* **Aim**
Extract the entries in their exact form.

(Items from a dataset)
begin
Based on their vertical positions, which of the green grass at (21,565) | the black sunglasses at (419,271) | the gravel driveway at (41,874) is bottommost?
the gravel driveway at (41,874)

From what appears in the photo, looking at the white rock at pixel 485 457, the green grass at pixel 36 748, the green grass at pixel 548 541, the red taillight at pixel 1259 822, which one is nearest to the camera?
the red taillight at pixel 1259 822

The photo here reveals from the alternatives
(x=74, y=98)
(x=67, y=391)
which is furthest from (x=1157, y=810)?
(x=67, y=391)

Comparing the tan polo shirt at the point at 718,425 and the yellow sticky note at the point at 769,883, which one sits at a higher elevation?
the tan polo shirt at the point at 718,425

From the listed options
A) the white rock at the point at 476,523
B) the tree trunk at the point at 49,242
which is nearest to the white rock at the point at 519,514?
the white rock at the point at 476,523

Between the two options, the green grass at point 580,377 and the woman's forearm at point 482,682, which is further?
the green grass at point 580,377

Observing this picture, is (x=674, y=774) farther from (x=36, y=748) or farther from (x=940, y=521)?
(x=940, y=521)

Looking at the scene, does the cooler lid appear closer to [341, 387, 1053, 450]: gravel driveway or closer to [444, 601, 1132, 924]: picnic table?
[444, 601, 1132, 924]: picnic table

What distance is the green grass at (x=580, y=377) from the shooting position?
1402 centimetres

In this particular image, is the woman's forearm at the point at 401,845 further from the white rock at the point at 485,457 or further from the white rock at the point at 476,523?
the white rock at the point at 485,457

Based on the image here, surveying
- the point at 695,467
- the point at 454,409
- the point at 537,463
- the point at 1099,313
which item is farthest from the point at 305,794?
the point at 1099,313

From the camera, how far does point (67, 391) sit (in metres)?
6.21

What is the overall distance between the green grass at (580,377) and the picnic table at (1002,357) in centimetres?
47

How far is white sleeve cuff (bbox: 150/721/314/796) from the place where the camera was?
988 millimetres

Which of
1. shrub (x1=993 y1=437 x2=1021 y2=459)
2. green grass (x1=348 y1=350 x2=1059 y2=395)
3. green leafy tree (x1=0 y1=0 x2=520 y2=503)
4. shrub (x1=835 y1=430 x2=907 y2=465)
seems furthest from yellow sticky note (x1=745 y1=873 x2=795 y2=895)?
end
* **Exercise answer**
Based on their vertical positions, which of the green grass at (21,565) | the black sunglasses at (419,271) | the gravel driveway at (41,874) is bottommost?
the gravel driveway at (41,874)

From what appears in the photo, looking at the white rock at pixel 485 457, the green grass at pixel 36 748, the green grass at pixel 548 541, the red taillight at pixel 1259 822, which one is nearest to the camera?
the red taillight at pixel 1259 822

The photo here reveals from the alternatives
(x=74, y=98)
(x=67, y=391)
which is furthest from (x=1157, y=810)?
(x=67, y=391)

Comparing the tan polo shirt at the point at 718,425 and the yellow sticky note at the point at 769,883, which one sits at a higher elevation?
the tan polo shirt at the point at 718,425

From the listed options
A) the white rock at the point at 476,523
B) the tree trunk at the point at 49,242
which is nearest to the white rock at the point at 519,514?
the white rock at the point at 476,523

Between the two options, the green grass at point 580,377 and the woman's forearm at point 482,682, which is further?
the green grass at point 580,377

Observing this picture, is (x=674, y=774) farther from (x=36, y=748) or farther from (x=940, y=521)?
(x=940, y=521)

Looking at the scene, does the cooler lid appear closer to [341, 387, 1053, 450]: gravel driveway or closer to [444, 601, 1132, 924]: picnic table?
[444, 601, 1132, 924]: picnic table

What distance is the green grass at (x=580, y=377) from the shooting position?
1402 centimetres

In this particular image, is the woman's forearm at the point at 401,845 further from the white rock at the point at 485,457 or further from the white rock at the point at 476,523?
the white rock at the point at 485,457

Based on the image here, surveying
- the point at 695,467
- the point at 454,409
- the point at 537,463
- the point at 1099,313
which item is farthest from the point at 305,794?
the point at 1099,313

From the camera, how far does point (67, 391) sit (in metres)?
6.21

What is the overall distance between the green grass at (580,377) and the picnic table at (1002,357) in centimetres?
47

How far is white sleeve cuff (bbox: 150/721/314/796) from the place where the camera was?
988 millimetres

Which of
1. shrub (x1=993 y1=437 x2=1021 y2=459)
2. green grass (x1=348 y1=350 x2=1059 y2=395)
3. green leafy tree (x1=0 y1=0 x2=520 y2=503)
4. shrub (x1=835 y1=430 x2=907 y2=465)
seems furthest from yellow sticky note (x1=745 y1=873 x2=795 y2=895)?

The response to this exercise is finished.